*** TEXT BLOCK ***
A large part of the book is devoted to discussing the Presidential Commission which investigated the cause of the Challenger shuttle disaster. Feynman's full report is included in the book as well.
As someone interested in astronomy and space flight (and who isn't interested in those?) I found this fascinating. There's a lot of behind-the-scenes stuff. Engineers are painted in a good light, managers and politicians not so much. (Software engineers come out looking especially good, which made me feel (unjustifiably) good about myself by proxy.) There are some diagrams and a lot of technical discussion of the shuttle. Not so much that it drowns the narrative, but enough that I'm probably going to spend the next week reading Wikipedia on the subject now.
Feynman explains his simple methods at getting to the truth in the investigation. Go talk to the guys who put things together. Get your hands on some O-ring rubber and test its resistance to temperature yourself in a glass of ice water. Cut to the heart of the matter. It's good stuff.
Ultimately, as you know if you've read the report, Feynman rips NASA apart, showing that they were fooling themselves into believing the shuttle was safer than it really was. The last sentence of the report says everything: "Nature cannot be fooled."
*** End of TEXT BLOCK ***
> **TASK LIST**:
A - Answer these questions from the review about Feynman and the Challenger investigation:
(i) What body investigated the cause of the Challenger shuttle disaster?
(ii) What did Feynman put in a glass of ice water, and what did he test?
(iii) What is the last sentence of the report?
B - Extend the review about Feynman and the Challenger investigation, picking up after its final sentence.
The rows have no role here.
*** GIVEN ENTRIES ***
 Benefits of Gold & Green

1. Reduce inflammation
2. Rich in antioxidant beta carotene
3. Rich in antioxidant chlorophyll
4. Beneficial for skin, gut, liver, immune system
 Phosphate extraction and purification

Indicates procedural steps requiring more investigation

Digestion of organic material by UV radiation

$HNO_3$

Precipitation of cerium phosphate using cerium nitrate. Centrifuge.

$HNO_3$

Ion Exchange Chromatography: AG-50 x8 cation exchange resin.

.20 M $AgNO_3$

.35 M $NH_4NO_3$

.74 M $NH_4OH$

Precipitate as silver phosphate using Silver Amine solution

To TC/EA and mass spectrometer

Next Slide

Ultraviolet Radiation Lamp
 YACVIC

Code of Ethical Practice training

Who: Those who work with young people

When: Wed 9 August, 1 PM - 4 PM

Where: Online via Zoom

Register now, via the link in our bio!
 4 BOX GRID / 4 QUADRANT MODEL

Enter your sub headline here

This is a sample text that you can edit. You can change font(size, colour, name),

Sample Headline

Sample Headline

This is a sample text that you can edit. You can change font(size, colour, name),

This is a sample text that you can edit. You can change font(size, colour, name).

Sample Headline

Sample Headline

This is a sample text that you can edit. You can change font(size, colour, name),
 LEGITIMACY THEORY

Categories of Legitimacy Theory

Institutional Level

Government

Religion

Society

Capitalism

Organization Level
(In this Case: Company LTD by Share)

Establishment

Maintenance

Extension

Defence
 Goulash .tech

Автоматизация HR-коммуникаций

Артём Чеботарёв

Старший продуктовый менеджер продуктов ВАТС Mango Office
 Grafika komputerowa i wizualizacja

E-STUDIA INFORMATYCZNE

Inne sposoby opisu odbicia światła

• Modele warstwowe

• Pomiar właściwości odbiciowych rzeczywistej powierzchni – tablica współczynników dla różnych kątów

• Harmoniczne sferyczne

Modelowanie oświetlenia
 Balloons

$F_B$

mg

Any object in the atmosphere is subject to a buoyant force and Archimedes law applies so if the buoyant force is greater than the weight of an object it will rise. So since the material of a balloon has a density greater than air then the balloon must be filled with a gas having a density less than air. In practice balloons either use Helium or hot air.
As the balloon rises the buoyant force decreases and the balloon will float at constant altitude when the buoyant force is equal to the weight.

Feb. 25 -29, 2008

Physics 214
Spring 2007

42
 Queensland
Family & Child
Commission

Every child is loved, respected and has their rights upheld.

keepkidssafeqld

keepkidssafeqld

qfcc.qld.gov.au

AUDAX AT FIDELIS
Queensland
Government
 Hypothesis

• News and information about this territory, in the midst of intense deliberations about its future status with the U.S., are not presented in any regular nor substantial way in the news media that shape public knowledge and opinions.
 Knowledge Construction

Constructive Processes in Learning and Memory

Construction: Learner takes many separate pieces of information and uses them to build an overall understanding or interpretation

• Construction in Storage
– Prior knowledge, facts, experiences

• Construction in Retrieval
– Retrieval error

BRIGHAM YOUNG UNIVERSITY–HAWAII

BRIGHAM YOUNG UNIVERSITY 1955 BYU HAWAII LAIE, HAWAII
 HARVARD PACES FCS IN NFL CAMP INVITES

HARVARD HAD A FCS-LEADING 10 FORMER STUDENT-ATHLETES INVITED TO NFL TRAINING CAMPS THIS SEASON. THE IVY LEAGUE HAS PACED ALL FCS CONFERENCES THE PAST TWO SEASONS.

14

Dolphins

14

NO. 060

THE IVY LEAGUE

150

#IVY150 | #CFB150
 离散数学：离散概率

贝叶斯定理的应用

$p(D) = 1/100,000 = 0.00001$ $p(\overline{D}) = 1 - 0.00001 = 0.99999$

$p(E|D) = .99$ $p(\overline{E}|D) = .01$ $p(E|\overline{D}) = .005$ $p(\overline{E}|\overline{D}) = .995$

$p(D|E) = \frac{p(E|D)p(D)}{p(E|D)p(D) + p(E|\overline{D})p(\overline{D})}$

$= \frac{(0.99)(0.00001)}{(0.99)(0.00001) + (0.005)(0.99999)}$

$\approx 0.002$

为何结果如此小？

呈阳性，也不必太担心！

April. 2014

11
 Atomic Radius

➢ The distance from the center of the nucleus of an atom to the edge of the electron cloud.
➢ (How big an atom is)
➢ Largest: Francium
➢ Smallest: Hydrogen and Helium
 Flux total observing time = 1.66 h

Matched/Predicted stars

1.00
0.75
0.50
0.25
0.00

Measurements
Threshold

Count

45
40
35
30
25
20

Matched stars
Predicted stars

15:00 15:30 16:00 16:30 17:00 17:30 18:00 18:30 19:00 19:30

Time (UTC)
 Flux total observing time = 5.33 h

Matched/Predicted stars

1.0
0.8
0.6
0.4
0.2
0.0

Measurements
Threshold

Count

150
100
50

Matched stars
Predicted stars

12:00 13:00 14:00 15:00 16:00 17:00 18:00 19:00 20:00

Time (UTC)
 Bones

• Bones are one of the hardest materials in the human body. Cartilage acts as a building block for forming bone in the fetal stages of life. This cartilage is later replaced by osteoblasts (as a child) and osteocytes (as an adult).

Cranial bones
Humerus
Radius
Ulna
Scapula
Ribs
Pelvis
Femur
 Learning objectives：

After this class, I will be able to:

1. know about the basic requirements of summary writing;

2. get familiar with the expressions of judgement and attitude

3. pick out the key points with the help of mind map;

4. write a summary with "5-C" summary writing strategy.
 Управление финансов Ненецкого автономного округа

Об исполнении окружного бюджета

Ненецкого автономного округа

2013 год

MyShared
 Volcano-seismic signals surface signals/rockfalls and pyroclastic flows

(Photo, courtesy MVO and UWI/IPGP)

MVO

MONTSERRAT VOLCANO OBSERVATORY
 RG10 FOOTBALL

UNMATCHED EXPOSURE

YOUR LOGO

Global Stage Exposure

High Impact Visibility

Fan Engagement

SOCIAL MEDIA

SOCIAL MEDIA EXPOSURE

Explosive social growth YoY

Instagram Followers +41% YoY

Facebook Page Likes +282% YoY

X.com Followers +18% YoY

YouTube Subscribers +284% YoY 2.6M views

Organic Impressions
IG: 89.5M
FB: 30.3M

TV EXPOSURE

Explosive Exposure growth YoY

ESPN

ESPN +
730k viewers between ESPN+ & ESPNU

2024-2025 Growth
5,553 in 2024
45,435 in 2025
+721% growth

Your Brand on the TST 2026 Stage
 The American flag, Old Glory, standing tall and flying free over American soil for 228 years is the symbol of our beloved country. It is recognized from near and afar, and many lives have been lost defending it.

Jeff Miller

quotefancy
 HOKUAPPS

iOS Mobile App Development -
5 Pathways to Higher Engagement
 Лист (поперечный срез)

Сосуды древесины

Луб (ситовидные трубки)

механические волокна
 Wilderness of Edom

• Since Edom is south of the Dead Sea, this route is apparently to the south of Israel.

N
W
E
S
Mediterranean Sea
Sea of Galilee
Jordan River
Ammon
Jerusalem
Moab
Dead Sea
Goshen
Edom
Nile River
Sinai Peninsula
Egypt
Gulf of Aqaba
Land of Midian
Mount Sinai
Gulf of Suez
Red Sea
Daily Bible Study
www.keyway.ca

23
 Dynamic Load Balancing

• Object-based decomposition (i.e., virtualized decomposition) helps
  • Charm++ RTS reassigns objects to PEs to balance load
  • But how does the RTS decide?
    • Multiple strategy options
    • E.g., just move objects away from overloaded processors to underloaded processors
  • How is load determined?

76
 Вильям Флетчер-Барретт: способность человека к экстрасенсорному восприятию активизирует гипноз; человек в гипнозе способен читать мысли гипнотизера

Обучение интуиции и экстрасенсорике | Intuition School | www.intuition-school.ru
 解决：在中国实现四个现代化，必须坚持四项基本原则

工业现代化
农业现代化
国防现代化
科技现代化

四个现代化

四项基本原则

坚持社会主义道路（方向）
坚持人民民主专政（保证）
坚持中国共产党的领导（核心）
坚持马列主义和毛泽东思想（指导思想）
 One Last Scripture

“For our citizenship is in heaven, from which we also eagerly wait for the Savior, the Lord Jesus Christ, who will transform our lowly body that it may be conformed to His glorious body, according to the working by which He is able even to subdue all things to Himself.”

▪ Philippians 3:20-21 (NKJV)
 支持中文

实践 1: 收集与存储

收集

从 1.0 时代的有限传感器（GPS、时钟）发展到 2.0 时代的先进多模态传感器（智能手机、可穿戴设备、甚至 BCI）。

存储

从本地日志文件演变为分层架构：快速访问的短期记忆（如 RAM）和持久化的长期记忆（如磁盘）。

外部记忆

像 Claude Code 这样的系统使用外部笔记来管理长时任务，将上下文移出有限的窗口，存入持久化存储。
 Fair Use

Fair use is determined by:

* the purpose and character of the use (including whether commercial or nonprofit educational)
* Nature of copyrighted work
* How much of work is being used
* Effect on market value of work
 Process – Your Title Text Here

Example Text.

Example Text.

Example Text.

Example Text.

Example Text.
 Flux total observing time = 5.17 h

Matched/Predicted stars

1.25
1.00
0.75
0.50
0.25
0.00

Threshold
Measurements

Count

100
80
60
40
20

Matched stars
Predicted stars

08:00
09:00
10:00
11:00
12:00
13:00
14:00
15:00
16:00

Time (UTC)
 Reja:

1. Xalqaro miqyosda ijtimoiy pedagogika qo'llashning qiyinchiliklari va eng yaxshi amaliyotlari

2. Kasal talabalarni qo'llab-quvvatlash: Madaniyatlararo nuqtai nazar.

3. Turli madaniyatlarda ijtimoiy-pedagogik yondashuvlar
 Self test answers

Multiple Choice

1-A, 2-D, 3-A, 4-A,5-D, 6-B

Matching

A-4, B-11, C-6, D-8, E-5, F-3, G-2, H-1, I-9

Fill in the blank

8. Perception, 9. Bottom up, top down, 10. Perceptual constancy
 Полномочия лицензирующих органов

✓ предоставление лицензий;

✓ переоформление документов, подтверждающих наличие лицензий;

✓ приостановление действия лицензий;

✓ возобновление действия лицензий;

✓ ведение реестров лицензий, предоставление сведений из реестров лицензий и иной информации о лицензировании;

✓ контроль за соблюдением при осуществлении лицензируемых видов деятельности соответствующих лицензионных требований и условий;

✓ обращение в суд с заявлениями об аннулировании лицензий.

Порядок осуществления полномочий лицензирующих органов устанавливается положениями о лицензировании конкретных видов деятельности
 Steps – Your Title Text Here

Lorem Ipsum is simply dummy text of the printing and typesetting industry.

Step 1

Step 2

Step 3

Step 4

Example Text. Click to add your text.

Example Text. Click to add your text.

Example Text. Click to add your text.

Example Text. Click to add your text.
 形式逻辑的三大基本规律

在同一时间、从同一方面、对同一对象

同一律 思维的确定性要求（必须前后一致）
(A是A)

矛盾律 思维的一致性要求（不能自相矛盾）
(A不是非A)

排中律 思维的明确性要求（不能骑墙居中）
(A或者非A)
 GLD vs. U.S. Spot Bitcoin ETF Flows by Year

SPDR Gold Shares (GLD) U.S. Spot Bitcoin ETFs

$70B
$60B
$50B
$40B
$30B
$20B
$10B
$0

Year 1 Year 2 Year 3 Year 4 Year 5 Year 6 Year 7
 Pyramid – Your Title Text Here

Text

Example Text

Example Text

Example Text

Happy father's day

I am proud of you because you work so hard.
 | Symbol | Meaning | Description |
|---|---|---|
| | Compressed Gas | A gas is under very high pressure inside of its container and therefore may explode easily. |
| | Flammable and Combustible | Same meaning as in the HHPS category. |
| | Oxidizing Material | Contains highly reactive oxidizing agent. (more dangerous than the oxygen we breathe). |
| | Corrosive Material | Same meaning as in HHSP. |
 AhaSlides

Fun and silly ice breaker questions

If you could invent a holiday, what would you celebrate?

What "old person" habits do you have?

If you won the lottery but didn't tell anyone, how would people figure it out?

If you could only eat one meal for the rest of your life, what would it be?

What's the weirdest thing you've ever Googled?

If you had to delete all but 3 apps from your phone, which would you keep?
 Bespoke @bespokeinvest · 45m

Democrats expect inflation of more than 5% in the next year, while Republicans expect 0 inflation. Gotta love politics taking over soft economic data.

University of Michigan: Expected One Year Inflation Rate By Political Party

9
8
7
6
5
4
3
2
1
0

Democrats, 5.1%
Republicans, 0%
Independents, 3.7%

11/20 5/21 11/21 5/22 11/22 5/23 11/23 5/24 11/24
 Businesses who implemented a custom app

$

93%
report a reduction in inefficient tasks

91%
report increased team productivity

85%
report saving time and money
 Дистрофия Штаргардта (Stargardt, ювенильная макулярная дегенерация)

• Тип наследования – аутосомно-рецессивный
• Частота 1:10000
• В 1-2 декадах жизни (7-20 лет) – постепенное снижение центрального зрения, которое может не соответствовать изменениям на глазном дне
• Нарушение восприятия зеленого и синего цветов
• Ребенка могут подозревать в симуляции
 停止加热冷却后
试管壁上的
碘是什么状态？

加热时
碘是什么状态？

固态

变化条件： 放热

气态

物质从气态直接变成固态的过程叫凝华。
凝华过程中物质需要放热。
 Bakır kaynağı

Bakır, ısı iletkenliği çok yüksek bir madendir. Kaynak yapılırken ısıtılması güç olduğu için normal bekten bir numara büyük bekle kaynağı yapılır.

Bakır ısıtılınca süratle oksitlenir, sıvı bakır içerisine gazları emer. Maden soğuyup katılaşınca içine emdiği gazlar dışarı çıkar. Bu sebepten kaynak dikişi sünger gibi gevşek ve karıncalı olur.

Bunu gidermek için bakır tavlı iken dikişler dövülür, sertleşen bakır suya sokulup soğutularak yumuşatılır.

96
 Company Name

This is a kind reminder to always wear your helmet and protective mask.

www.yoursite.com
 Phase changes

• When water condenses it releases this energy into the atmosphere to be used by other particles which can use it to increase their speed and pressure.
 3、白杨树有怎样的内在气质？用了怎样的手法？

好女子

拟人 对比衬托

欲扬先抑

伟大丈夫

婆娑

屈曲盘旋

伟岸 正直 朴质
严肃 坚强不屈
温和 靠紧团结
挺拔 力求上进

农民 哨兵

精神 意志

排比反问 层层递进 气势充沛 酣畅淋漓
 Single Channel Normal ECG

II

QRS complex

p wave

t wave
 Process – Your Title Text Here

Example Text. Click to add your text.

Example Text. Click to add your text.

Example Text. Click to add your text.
*** End of GIVEN ENTRIES ***
> **EXPECTED RESPONSES**:
A -
(i) The Presidential Commission.
(ii) O-ring rubber, to test its resistance to temperature.
(iii) "Nature cannot be fooled."

B -
The last section of the book discusses the value of science. More specifically, Feynman discusses the value of doubt. I very much liked how the chapter ends:
It is our responsibility as scientists , knowing the great progress which comes from a satisfactory philosophy of ignorance, the great progress which is the fruit of freedom of thought, to proclaim the value of this freedom; to teach how doubt is not to be feared but welcomed and discussed; and to demand this freedom as our duty to all coming generations.
If there's one trait I had to pick to separate good people from bad, it would be the ability to admit being wrong. And if I had to separate the good from the excellent, it would be not just the ability to admit being wrong, but the eagerness to be proved wrong.
There's a certain kind of devotion to the truth that not many people achieve, and maybe not many people even want to achieve. There's comfort in thinking that you know things. It's very tempting. I think it's probably partly why most people are religious. I suspect it's a big reason why so many people are so stubbornly wrong about so many things in general. I suspect this comfort is an enormous source of suffering in the world.
But there's another kind of comfort that people miss out on. It's the comfort of knowing that although you're probably wrong about a lot of things, you're trying your hardest to be right. You pay the price of being aware of your own state of ignorance, but you can rest a bit easier knowing that you're maybe, hopefully, inching towards the truth. I never heard the word "freedom" used to describe this feeling before, as Feynman does above, but it fits.
That's why I like reading about Feynman and reading Feynman's words. He seemed to live this philosophy as well as anyone could hope to.
I'm probably the last person on earth to read "Surely You're Joking, Mr. Feynman!", a collection of stories and anecdotes from the life of Richard Feynman. But better late than never.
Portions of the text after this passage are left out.